Subquery Elimination and Rewriting Techniques in Database Query Optimization

Subquery Elimination and Rewriting Techniques in Database Query Optimization

Topic Description
In the process of database query optimization, subqueries (Subqueries) are a common way of writing SQL, but their execution efficiency can be low. The optimizer needs to transform complex subqueries into equivalent and more efficient JOIN operations or other forms. This process is called Subquery Elimination or Subquery Rewriting. This topic requires an in-depth understanding of common types of subqueries, reasons for their inefficiency, and how the optimizer improves query performance through logically equivalent transformations.

Key Knowledge Points

Types of Subqueries and Performance Issues
- Correlated Subquery: The subquery depends on column values from the outer query. The subquery is executed once for each row of outer data, leading to performance bottlenecks.
- Non-correlated Subquery: The subquery can be executed independently, but excessive nesting can increase the overhead of temporary result sets.
- Typical inefficient scenarios: Subqueries using IN, EXISTS, NOT EXISTS, etc., are prone to full table scans or repeated calculations with large data volumes.
Core Idea of Subquery Rewriting
Through logically equivalent transformations, subqueries are converted into set operations such as JOIN, Semi-Join, Anti-Join, etc., to reduce the number of query layers and repeated calculations.

Step-by-Step Explanation

Step 1: Analyze Execution Bottlenecks of Subqueries
Example Problem:

SELECT * FROM employees e 
WHERE e.salary > (SELECT AVG(salary) FROM employees WHERE dept_id = e.dept_id);

Problem Analysis:
This is a typical correlated subquery. For each row in the employees table, the subquery needs to calculate the average salary of the department based on the current row's dept_id. If the table has N rows, the subquery is executed N times, resulting in O(N²) time complexity.

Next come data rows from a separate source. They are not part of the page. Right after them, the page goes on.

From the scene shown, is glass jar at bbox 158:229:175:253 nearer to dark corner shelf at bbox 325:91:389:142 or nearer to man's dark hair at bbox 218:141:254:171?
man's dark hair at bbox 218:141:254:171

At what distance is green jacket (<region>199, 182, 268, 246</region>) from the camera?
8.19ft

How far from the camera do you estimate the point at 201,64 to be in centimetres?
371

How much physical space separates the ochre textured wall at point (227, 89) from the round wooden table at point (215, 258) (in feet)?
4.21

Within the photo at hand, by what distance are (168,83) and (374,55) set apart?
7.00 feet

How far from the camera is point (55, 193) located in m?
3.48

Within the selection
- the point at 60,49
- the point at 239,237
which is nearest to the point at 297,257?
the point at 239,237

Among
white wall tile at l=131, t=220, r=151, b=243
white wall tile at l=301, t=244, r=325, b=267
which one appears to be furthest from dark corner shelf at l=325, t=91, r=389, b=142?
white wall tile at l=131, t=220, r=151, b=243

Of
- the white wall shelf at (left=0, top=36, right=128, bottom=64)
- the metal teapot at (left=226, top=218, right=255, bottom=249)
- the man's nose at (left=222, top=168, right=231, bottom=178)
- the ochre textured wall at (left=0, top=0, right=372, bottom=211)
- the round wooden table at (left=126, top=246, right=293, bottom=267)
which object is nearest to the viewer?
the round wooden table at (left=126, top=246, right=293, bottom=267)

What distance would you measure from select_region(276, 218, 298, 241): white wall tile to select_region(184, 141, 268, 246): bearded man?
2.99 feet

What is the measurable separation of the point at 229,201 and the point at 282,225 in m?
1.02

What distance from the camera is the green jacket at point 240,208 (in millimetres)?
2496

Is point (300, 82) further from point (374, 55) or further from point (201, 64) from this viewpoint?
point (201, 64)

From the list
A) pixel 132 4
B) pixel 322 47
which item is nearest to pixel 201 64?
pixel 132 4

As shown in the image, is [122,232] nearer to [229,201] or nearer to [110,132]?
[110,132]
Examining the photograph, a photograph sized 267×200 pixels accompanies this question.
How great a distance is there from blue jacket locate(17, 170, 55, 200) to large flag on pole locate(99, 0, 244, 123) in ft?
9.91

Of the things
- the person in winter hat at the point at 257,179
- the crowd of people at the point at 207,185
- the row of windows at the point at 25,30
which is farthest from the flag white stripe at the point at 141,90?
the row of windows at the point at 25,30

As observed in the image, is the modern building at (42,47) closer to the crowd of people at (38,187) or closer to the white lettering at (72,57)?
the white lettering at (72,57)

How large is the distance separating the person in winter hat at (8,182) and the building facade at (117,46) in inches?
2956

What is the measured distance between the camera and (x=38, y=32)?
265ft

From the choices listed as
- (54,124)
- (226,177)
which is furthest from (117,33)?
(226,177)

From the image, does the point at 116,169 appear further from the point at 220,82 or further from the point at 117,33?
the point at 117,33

Step 2: Rewrite as a JOIN Operation

Equivalent Transformation Idea:
Pre-calculate the average salary for each department, then compare it with the employee's salary through a join.
Rewritten SQL:

SELECT e.* 
FROM employees e 
JOIN (SELECT dept_id, AVG(salary) AS avg_salary 
      FROM employees GROUP BY dept_id) dept_avg  
ON e.dept_id = dept_avg.dept_id 
WHERE e.salary > dept_avg.avg_salary;

Optimization Effect:
The subquery is executed only once, and the comparison is completed in one go via hash join or sort-merge join, reducing the time complexity to O(N).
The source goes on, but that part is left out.